■ REQUIRED WORK
Type out the records that follow, exactly as given.

■ DATASET ENTRIES

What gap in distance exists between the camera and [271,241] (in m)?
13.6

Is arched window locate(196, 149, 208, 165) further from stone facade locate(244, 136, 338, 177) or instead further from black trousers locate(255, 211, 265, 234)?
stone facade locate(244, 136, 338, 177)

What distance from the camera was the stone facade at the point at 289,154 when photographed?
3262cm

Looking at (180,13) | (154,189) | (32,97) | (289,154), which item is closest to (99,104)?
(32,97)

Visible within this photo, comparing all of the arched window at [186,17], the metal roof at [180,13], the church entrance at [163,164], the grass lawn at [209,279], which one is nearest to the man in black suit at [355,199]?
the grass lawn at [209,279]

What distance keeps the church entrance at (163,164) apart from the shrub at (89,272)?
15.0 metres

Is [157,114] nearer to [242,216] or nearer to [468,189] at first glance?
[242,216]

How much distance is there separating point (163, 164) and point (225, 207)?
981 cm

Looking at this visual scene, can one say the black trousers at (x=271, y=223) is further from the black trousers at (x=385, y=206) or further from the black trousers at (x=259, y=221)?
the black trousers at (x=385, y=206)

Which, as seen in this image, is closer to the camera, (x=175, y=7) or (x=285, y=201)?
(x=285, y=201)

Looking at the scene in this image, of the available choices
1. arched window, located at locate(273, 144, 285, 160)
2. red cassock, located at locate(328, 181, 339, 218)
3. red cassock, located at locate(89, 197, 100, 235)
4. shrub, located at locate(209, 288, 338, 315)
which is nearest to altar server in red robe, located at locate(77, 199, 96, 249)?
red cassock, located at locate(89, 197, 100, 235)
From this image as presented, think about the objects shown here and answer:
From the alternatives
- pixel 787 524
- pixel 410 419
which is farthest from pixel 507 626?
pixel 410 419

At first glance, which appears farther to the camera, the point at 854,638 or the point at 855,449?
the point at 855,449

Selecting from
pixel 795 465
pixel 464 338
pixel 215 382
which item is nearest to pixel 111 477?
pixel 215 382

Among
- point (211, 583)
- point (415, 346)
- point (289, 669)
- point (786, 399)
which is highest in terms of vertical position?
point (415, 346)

■ EXERCISE RESPONSE
What gap in distance exists between the camera and [271,241] (in m)?
13.6

Is arched window locate(196, 149, 208, 165) further from stone facade locate(244, 136, 338, 177) or instead further from black trousers locate(255, 211, 265, 234)?
stone facade locate(244, 136, 338, 177)

What distance from the camera was the stone facade at the point at 289,154 when photographed?
3262cm

Looking at (180,13) | (154,189) | (32,97) | (289,154), which item is closest to (99,104)?
(32,97)

Visible within this photo, comparing all of the arched window at [186,17], the metal roof at [180,13], the church entrance at [163,164], the grass lawn at [209,279], which one is nearest to the man in black suit at [355,199]?
the grass lawn at [209,279]

What distance keeps the church entrance at (163,164) apart from the shrub at (89,272)?
15.0 metres

Is [157,114] nearer to [242,216] or nearer to [468,189] at first glance?
[242,216]

How much distance is there separating point (163, 164) and point (225, 207)?
981 cm

Looking at this visual scene, can one say the black trousers at (x=271, y=223) is further from the black trousers at (x=385, y=206) or further from the black trousers at (x=259, y=221)?
the black trousers at (x=385, y=206)

Which, as seen in this image, is closer to the camera, (x=175, y=7) or (x=285, y=201)?
(x=285, y=201)

Looking at the scene in this image, of the available choices
1. arched window, located at locate(273, 144, 285, 160)
2. red cassock, located at locate(328, 181, 339, 218)
3. red cassock, located at locate(89, 197, 100, 235)
4. shrub, located at locate(209, 288, 338, 315)
which is nearest to altar server in red robe, located at locate(77, 199, 96, 249)?
red cassock, located at locate(89, 197, 100, 235)
From this image as presented, think about the objects shown here and answer:
From the alternatives
- pixel 787 524
- pixel 410 419
which is farthest from pixel 507 626?
pixel 410 419

At first glance, which appears farther to the camera, the point at 854,638 or the point at 855,449?
the point at 855,449

Selecting from
pixel 795 465
pixel 464 338
pixel 215 382
which item is nearest to pixel 111 477?
pixel 215 382

Among
- point (211, 583)
- point (415, 346)
- point (289, 669)
- point (786, 399)
which is highest in terms of vertical position?
point (415, 346)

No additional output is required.